A recent posting to the BioNLP mailing list notes that the past few months of 2008 have seen the appearance of over fifty papers on biomedical natural language processing/text mining (BioNLP). This number (which included medical, as well as genomic work) represents about as many papers on genomic language processing as existed in all of PubMed at the end of 2003 [1] – just five years ago, and the current supplement in BMC Bioinformatics presents another ten! These papers have in common the fact that they are follow-on work to papers originally published in the proceedings of the BioNLP 2008 workshop at the annual meeting of the Association for Computational Linguistics (ACL). All have gone through a separate rigorous review process and represent an advance beyond the work originally presented at the workshop. Like the annual BioNLP workshop itself, they represent a wide cross-section of the type of work that goes on in BioNLP today.

Annual BioNLP workshops have been held since 2002 in conjunction with the annual meeting of the ACL or its North American chapter. Whereas other venues, such as NLP sessions at biomedical informatics and computational biology meetings, provide excellent opportunities for presenting applications of NLP in the biomedical domain, the BioNLP workshop has consistently been a venue for presenting work in areas of fundamental BioNLP that is innovative and challenging from an NLP perspective.
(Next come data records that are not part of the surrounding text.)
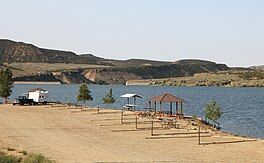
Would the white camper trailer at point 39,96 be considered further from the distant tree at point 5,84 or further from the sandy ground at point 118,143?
the sandy ground at point 118,143

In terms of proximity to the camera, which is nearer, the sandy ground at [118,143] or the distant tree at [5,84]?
the sandy ground at [118,143]

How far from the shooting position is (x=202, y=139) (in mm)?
35938

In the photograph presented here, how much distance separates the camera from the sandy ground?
2770cm

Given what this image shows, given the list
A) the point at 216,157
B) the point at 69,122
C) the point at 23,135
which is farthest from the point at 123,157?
the point at 69,122

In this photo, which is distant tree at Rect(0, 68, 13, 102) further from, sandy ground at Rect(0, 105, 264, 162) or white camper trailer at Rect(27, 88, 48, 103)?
sandy ground at Rect(0, 105, 264, 162)

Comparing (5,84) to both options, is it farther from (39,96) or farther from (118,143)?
(118,143)

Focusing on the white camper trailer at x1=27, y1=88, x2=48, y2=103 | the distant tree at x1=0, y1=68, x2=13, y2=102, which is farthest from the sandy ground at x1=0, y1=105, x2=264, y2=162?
the distant tree at x1=0, y1=68, x2=13, y2=102

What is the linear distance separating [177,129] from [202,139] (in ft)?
20.3

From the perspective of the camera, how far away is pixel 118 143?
32.9 meters

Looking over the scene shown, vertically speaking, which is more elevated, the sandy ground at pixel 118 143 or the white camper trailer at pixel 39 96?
the white camper trailer at pixel 39 96

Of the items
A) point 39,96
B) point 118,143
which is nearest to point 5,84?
point 39,96

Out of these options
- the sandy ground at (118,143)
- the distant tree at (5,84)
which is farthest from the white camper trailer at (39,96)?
the sandy ground at (118,143)

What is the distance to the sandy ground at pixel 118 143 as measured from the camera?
27700mm

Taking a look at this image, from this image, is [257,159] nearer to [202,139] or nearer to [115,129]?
[202,139]
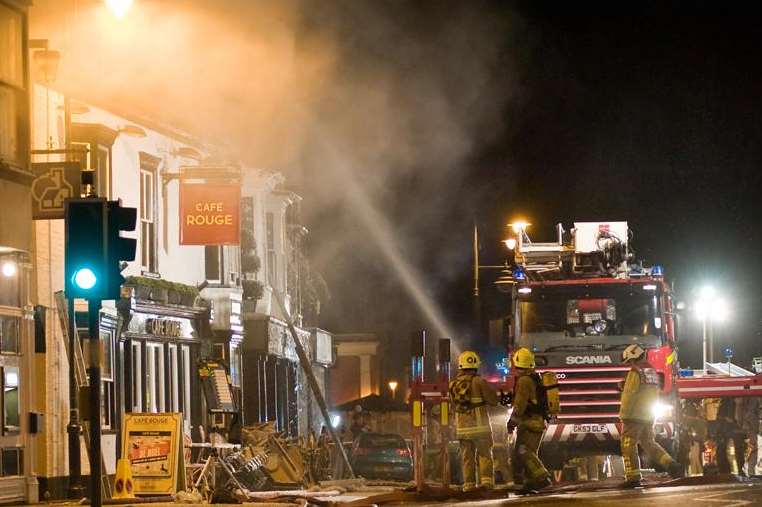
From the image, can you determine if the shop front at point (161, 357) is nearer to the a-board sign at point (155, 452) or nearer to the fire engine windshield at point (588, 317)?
the a-board sign at point (155, 452)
Research in computational linguistics in the biomedical domain traditionally focuses on two major areas: fundamental advances in language processing; and application of language processing methods to bridge the gap between basic biomedical research, clinical research, and translation of both types of research into practice. The expanded and updated versions of the best papers in both areas presented at the BioNLP 2008 workshop have been selected by the Program Committee for publication in this supplement to BMC Bioinformatics. Of 19 full papers and 5 posters submitted to the workshop, 10 were accepted as full papers and 18 as poster presentations. The combined expertise of the program committee allowed for providing three thorough reviews for each paper. The exceptionally high quality manuscripts accepted for presentation covered a wide area of subjects in clinical and biological areas, as well as methodological issues applicable to both sublanguages. Separately, those authors were invited to submit papers describing significant advances beyond their original papers and posters for inclusion in this supplement.
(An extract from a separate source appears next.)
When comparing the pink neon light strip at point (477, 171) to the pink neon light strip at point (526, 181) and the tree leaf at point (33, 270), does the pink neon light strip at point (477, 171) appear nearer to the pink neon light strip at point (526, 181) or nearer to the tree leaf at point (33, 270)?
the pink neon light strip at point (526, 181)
In addition to the presented papers and posters, BioNLP 2008 featured two keynote talks.

John Hutton, MD, Professor of Pediatrics and Director of Biomedical Informatics, Cincinnati Children's Hospital, presented a large academic medical center perspective on computational linguistics approaches to enhancing Clinical Decision Support Systems.

LTC Hon Pak, MD, Chief, Advanced Information Technology Group Telemedicine and Advanced Technology Research Center (TATRC), U.S. Army Medical and Material Research Command, discussed the need for NLP in Department of Defense Military Health System (MHS).

Summary of the selected contributions to the supplement

Two papers are dedicated to relation extraction. Airola et al. [2] present a new graph-kernel approach to protein-protein interaction extraction, whereas Roberts et al. [3] treat clinical relationship extraction as a classification task, training classifiers to assign a relationship type to an entity pair assuming perfect entity recognition, as given by the entities in the manually annotated reference standard.

As automatic named entity recognition (NER) significantly impacts all subsequent processes in BioNLP pipelines, it continues to be an active area of research. Corbett and Copestake [4] achieve ~60% recall at 95% precision, and ~60% precision at 90% recall in identifying chemical named entities using cascaded classifiers. Sasaki et al. [5] combine dictionary-based and statistical methods for recognition of protein names.

Many NLP applications are believed to require determination of the sense of a recognized entity. For example, an automatic system that links research evidence to a patient's record needs information on the sense of discharge (Discharge [Body Substance] or Patient Discharge [Health Care Activity]) in a given context to provide appropriate evidence. Wang and Matthews [6] demonstrate benefits of species disambiguation for recognition of protein names. Stevenson et al. [7] adapt an open-domain word sense disambiguation (WSD) system to the biomedical domain by augmenting it with additional domain-specific and domain-independent information sources.

Creation of domain-specific resources is an important task that stimulates BioNLP research, once the resources are made available to the community. To that end, Tsuruoka et al. [8] present an active learning framework for acceleration of the annotation process, and Vincze et al. [9] describe their work on creation of a corpus annotated for negation and uncertainty.

Determining authors' confidence in their findings (certainty of the conclusion statement, otherwise approached as recognition of speculative language, or hedging) is another important area of research. Kilicoglu and Bergler [10] use lexico-syntactic patterns and semi-automatic weighting of hedging cues to recognize speculative language. Finally, application of NLP methods to classic information retrieval problems such as automatic indexing of biomedical literature is presented by Neveol et al. [11].